**What the task asks**: List every measurement given in feet in the Cessna 337G crash report below, with what each one measures.
─── Text section ───
Maryland map... Maryland list
Crash location 39.577500°N, 79.339166°W
Reported location is a long distance from the NTSB's reported nearest city. This often means that the location has a typo, or is incorrect.
Nearest city Oakland, MD
38.860946°N, 76.910251°W
139.1 miles away
Tail number N53548
Accident date 14 Apr 2005
Aircraft type Cessna 337G
Additional details: None

NTSB Factual Report

On April 14, 2005, about 0720 eastern daylight time, a Cessna 337G, N53548, was destroyed when it collided with trees and caught fire following an aborted landing at the Garrett County Airport (2G4), Oakland, Maryland. The certificated private pilot and passenger were seriously injured. Visual meteorological conditions prevailed for the positioning flight that departed the Greater Cumberland Regional Airport (CBE), Cumberland, Maryland, about 0700. No flight plan was filed for the flight conducted under 14 CFR Part 91.

According to the pilot, the purpose of the flight was to position the airplane at the Garrett County Airport prior to commencing aerial survey flights of the area. When the pilot departed Cumberland, the winds were "calm", and he climbed to 5,000 feet for the en route portion of the 27-mile flight.

Runway 26 at Garrett County Airport was 3,001 feet long, and sat on top of a hill at 2,933 feet elevation. Trees surrounded the airport, and the terrain sloped away from the runway at the departure end of runway 26. The runway, and the treetops at the west end of the airport, were at the same approximate elevation.
─── Dataset extract ───
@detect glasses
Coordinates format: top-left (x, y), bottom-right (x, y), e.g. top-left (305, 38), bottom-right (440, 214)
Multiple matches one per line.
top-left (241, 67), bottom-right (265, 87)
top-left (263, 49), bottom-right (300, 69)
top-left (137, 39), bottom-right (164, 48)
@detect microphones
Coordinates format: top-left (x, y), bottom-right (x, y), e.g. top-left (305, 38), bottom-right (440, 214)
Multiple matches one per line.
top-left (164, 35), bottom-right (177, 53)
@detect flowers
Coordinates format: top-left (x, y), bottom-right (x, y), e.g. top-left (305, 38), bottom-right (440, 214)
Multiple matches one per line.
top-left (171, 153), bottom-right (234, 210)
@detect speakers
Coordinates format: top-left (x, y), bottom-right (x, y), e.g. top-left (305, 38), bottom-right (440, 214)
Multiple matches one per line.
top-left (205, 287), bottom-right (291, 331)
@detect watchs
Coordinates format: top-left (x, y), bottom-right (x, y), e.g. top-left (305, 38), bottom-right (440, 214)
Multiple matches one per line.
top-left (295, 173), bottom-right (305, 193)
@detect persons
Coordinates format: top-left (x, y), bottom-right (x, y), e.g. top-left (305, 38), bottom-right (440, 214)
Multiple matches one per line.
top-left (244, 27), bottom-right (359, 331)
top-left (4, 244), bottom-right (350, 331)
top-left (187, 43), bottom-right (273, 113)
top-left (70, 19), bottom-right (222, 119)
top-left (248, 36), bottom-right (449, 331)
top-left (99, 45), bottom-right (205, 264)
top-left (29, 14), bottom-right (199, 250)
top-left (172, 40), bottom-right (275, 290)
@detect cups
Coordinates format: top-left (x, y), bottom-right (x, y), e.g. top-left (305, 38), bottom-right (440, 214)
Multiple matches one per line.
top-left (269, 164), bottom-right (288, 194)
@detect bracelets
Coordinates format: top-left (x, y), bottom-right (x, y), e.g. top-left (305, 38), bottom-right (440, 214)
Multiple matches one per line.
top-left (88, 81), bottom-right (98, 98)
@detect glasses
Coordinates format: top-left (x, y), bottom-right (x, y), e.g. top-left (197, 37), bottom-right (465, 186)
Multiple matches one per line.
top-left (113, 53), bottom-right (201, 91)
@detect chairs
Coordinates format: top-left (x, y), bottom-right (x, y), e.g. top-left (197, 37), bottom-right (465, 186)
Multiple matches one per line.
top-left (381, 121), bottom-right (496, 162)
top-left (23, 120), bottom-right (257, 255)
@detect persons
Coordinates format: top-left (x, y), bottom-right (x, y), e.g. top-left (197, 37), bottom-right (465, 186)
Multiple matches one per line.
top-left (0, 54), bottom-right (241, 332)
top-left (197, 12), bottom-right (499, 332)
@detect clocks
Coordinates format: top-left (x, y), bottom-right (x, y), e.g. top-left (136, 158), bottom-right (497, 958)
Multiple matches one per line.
───
**Output below**:
- 5,000 feet: the altitude the pilot climbed to for the en route part of the flight
- 3,001 feet: the length of Runway 26 at Garrett County Airport
- 2,933 feet: the elevation of the hilltop where Runway 26 sat